===== Data supplied =====

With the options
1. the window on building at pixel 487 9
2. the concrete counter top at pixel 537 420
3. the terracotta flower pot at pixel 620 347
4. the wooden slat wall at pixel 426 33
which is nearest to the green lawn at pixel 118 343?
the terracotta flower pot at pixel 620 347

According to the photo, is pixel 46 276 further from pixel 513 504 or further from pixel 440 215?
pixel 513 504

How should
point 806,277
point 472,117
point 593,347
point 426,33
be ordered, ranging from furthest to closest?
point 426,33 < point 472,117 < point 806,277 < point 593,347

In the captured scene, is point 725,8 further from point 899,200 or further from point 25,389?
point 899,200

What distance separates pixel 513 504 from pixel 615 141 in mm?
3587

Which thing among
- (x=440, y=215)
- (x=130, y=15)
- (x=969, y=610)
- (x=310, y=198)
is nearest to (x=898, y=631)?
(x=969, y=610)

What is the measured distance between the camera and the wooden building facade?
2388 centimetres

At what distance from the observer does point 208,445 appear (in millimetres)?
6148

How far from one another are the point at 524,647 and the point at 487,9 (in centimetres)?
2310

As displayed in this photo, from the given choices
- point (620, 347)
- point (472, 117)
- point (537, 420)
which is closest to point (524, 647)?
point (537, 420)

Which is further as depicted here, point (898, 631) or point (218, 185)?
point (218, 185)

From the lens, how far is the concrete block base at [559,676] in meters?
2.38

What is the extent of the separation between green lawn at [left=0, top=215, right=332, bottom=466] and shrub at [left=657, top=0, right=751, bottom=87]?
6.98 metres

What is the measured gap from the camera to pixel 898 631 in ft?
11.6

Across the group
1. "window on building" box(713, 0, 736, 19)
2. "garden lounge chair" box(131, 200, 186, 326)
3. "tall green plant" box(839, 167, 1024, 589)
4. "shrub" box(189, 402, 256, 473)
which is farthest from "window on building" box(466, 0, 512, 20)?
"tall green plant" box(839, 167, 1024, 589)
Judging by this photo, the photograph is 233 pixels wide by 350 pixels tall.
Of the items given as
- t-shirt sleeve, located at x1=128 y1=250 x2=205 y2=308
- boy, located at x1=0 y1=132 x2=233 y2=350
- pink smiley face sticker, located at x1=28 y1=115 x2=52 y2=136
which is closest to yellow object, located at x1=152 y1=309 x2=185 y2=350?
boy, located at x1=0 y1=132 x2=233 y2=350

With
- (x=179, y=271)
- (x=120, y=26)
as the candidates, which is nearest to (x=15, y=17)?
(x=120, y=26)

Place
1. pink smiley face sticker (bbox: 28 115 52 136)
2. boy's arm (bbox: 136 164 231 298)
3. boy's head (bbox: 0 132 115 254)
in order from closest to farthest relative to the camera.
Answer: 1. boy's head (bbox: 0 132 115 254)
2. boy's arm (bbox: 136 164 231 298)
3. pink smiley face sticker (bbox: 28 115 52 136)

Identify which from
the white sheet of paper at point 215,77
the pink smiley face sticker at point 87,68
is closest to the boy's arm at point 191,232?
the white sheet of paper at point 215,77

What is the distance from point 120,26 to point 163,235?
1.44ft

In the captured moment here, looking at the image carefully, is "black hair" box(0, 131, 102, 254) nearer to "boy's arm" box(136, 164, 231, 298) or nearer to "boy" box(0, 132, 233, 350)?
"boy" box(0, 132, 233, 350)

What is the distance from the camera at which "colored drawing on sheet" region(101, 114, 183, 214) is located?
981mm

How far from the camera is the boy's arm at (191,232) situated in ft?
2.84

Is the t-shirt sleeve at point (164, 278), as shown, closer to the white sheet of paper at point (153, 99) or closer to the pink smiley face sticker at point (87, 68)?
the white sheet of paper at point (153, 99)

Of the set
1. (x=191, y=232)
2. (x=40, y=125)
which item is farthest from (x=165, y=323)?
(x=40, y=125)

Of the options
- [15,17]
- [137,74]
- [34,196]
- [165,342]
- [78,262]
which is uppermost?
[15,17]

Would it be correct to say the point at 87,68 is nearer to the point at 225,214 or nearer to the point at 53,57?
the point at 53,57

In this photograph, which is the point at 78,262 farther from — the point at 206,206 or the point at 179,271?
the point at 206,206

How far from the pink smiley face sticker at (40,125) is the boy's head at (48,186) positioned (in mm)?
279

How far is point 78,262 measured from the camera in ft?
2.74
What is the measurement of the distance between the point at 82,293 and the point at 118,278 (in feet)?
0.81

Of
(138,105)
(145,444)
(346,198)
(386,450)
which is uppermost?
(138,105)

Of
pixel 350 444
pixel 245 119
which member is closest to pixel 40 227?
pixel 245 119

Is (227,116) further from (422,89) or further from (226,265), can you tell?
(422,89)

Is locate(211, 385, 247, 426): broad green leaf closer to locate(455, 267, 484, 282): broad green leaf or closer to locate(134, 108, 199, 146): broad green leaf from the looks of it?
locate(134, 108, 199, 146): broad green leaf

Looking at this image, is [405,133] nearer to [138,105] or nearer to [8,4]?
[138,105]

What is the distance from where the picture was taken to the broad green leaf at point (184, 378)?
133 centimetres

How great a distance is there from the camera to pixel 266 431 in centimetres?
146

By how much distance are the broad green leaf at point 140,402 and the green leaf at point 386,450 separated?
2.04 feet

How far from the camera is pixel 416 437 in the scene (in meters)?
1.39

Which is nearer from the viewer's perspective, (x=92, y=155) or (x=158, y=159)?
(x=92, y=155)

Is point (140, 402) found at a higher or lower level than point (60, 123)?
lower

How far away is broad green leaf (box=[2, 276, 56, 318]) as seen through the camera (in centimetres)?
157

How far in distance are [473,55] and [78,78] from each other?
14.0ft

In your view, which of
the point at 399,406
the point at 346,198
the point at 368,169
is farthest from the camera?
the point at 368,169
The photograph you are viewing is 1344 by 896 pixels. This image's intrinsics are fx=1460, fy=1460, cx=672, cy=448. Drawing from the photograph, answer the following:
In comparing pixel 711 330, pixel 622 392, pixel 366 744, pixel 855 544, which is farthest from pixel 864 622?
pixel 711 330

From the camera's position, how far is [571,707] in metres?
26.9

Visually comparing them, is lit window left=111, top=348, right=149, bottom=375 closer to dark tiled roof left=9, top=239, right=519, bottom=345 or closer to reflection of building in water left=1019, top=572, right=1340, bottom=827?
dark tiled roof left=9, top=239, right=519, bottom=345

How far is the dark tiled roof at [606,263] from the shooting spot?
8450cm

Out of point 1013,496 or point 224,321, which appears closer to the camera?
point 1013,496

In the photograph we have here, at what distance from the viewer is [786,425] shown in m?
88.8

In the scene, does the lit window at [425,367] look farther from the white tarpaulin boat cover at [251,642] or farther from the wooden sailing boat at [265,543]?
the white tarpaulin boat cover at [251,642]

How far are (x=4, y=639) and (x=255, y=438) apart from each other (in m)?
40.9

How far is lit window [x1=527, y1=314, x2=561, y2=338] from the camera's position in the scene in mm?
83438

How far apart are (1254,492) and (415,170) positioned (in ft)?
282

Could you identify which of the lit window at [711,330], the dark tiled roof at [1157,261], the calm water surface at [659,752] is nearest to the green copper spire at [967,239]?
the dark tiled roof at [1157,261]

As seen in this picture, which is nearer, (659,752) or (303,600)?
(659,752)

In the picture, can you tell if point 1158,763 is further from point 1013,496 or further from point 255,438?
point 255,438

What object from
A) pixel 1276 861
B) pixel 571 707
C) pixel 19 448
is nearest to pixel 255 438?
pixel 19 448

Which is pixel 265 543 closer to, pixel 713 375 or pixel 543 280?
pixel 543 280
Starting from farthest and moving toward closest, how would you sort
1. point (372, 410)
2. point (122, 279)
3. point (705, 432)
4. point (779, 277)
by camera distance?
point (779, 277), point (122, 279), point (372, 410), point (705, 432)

=====

• **Given task**:
Reproduce the listing above word for word, from its first line through its last.

• **Response below**:
With the options
1. the window on building at pixel 487 9
2. the concrete counter top at pixel 537 420
3. the terracotta flower pot at pixel 620 347
4. the wooden slat wall at pixel 426 33
which is nearest to the green lawn at pixel 118 343?
the terracotta flower pot at pixel 620 347

According to the photo, is pixel 46 276 further from pixel 513 504 or further from pixel 440 215?
pixel 513 504

How should
point 806,277
point 472,117
point 593,347
point 426,33
be ordered, ranging from furthest to closest?
point 426,33 < point 472,117 < point 806,277 < point 593,347

In the captured scene, is point 725,8 further from point 899,200 or further from point 25,389?
point 899,200

What distance separates pixel 513 504 from pixel 615 141 in mm?
3587

Which thing among
- (x=440, y=215)
- (x=130, y=15)
- (x=969, y=610)
- (x=310, y=198)
is nearest to (x=898, y=631)?
(x=969, y=610)

What is the measured distance between the camera and the wooden building facade?
2388 centimetres

At what distance from the observer does point 208,445 appear (in millimetres)?
6148

How far from one another are the point at 524,647 and the point at 487,9 (in centimetres)?
2310

As displayed in this photo, from the given choices
- point (620, 347)
- point (472, 117)
- point (537, 420)
which is closest to point (524, 647)?
point (537, 420)

Which is further as depicted here, point (898, 631) or point (218, 185)?
point (218, 185)

From the lens, how far is the concrete block base at [559,676] in meters?
2.38

What is the extent of the separation between green lawn at [left=0, top=215, right=332, bottom=466] and shrub at [left=657, top=0, right=751, bottom=87]?
6.98 metres

What is the measured gap from the camera to pixel 898 631 in ft?
11.6

Across the group
1. "window on building" box(713, 0, 736, 19)
2. "garden lounge chair" box(131, 200, 186, 326)
3. "tall green plant" box(839, 167, 1024, 589)
4. "shrub" box(189, 402, 256, 473)
which is farthest from "window on building" box(466, 0, 512, 20)?
"tall green plant" box(839, 167, 1024, 589)
Judging by this photo, the photograph is 233 pixels wide by 350 pixels tall.
Of the items given as
- t-shirt sleeve, located at x1=128 y1=250 x2=205 y2=308
- boy, located at x1=0 y1=132 x2=233 y2=350
- pink smiley face sticker, located at x1=28 y1=115 x2=52 y2=136
which is closest to yellow object, located at x1=152 y1=309 x2=185 y2=350?
boy, located at x1=0 y1=132 x2=233 y2=350

With
- (x=179, y=271)
- (x=120, y=26)
as the candidates, which is nearest to (x=15, y=17)?
(x=120, y=26)

Place
1. pink smiley face sticker (bbox: 28 115 52 136)
2. boy's arm (bbox: 136 164 231 298)
3. boy's head (bbox: 0 132 115 254)
in order from closest to farthest relative to the camera.
Answer: 1. boy's head (bbox: 0 132 115 254)
2. boy's arm (bbox: 136 164 231 298)
3. pink smiley face sticker (bbox: 28 115 52 136)

Identify which from
the white sheet of paper at point 215,77
the pink smiley face sticker at point 87,68
is closest to the boy's arm at point 191,232?
the white sheet of paper at point 215,77

What is the distance from point 120,26 to point 163,235?
1.44ft

In the captured moment here, looking at the image carefully, is "black hair" box(0, 131, 102, 254) nearer to "boy's arm" box(136, 164, 231, 298) or nearer to "boy" box(0, 132, 233, 350)?
"boy" box(0, 132, 233, 350)

What is the distance from the camera at which "colored drawing on sheet" region(101, 114, 183, 214) is located?
981mm

How far from the camera is the boy's arm at (191,232) situated in ft?
2.84

Is the t-shirt sleeve at point (164, 278), as shown, closer to the white sheet of paper at point (153, 99) or closer to the pink smiley face sticker at point (87, 68)?
the white sheet of paper at point (153, 99)

Of the set
1. (x=191, y=232)
2. (x=40, y=125)
which item is farthest from (x=165, y=323)?
(x=40, y=125)

Of the options
- [15,17]
- [137,74]
- [34,196]
- [165,342]
- [78,262]
which is uppermost?
[15,17]

Would it be correct to say the point at 87,68 is nearer to the point at 225,214 or nearer to the point at 53,57?
the point at 53,57

In this photograph, which is the point at 78,262 farther from — the point at 206,206 or the point at 179,271?
the point at 206,206

How far from the pink smiley face sticker at (40,125) is the boy's head at (48,186) positioned (in mm)?
279

How far is point 78,262 measured from the camera in ft?
2.74
What is the measurement of the distance between the point at 82,293 and the point at 118,278 (in feet)?
0.81

Of
(138,105)
(145,444)
(346,198)
(386,450)
which is uppermost?
(138,105)

Of
pixel 350 444
pixel 245 119
which member is closest to pixel 40 227?
pixel 245 119

Is (227,116) further from (422,89) or further from (226,265), can you tell?
(422,89)

Is locate(211, 385, 247, 426): broad green leaf closer to locate(455, 267, 484, 282): broad green leaf or closer to locate(134, 108, 199, 146): broad green leaf from the looks of it?
locate(134, 108, 199, 146): broad green leaf

Looking at this image, is [405,133] nearer to [138,105] or nearer to [8,4]?
[138,105]

What is the distance from where the picture was taken to the broad green leaf at point (184, 378)?
133 centimetres

How great a distance is there from the camera to pixel 266 431 in centimetres?
146

By how much distance are the broad green leaf at point 140,402 and the green leaf at point 386,450 separated?
2.04 feet

How far from the camera is pixel 416 437 in the scene (in meters)?
1.39

Which is nearer from the viewer's perspective, (x=92, y=155) or (x=158, y=159)?
(x=92, y=155)

Is point (140, 402) found at a higher or lower level than point (60, 123)?
lower

How far away is broad green leaf (box=[2, 276, 56, 318]) as seen through the camera (in centimetres)?
157

How far in distance are [473,55] and [78,78] from each other?
14.0ft

In your view, which of
the point at 399,406
the point at 346,198
the point at 368,169
is farthest from the camera?
the point at 368,169
The photograph you are viewing is 1344 by 896 pixels. This image's intrinsics are fx=1460, fy=1460, cx=672, cy=448. Drawing from the photograph, answer the following:
In comparing pixel 711 330, pixel 622 392, pixel 366 744, pixel 855 544, which is farthest from pixel 864 622?
pixel 711 330

From the camera's position, how far is [571,707] in metres?
26.9

Visually comparing them, is lit window left=111, top=348, right=149, bottom=375 closer to dark tiled roof left=9, top=239, right=519, bottom=345 or closer to reflection of building in water left=1019, top=572, right=1340, bottom=827?
dark tiled roof left=9, top=239, right=519, bottom=345

How far is the dark tiled roof at [606,263] from the shooting spot?
8450cm

Out of point 1013,496 or point 224,321, which appears closer to the camera?
point 1013,496

In the photograph we have here, at what distance from the viewer is [786,425] shown in m?
88.8

In the scene, does the lit window at [425,367] look farther from the white tarpaulin boat cover at [251,642] or farther from the wooden sailing boat at [265,543]?
the white tarpaulin boat cover at [251,642]

How far are (x=4, y=639) and (x=255, y=438) apart from each other (in m)?
40.9

How far is lit window [x1=527, y1=314, x2=561, y2=338] from the camera's position in the scene in mm?
83438

How far apart are (1254,492) and (415,170) positioned (in ft)?
282

Could you identify which of the lit window at [711,330], the dark tiled roof at [1157,261], the calm water surface at [659,752] is nearest to the green copper spire at [967,239]?
the dark tiled roof at [1157,261]

As seen in this picture, which is nearer, (659,752) or (303,600)?
(659,752)

In the picture, can you tell if point 1158,763 is further from point 1013,496 or further from point 255,438?
point 255,438

What object from
A) pixel 1276 861
B) pixel 571 707
C) pixel 19 448
is nearest to pixel 255 438?
pixel 19 448

Which is pixel 265 543 closer to, pixel 713 375 or pixel 543 280?
pixel 543 280
Starting from farthest and moving toward closest, how would you sort
1. point (372, 410)
2. point (122, 279)
3. point (705, 432)
4. point (779, 277)
by camera distance?
point (779, 277), point (122, 279), point (372, 410), point (705, 432)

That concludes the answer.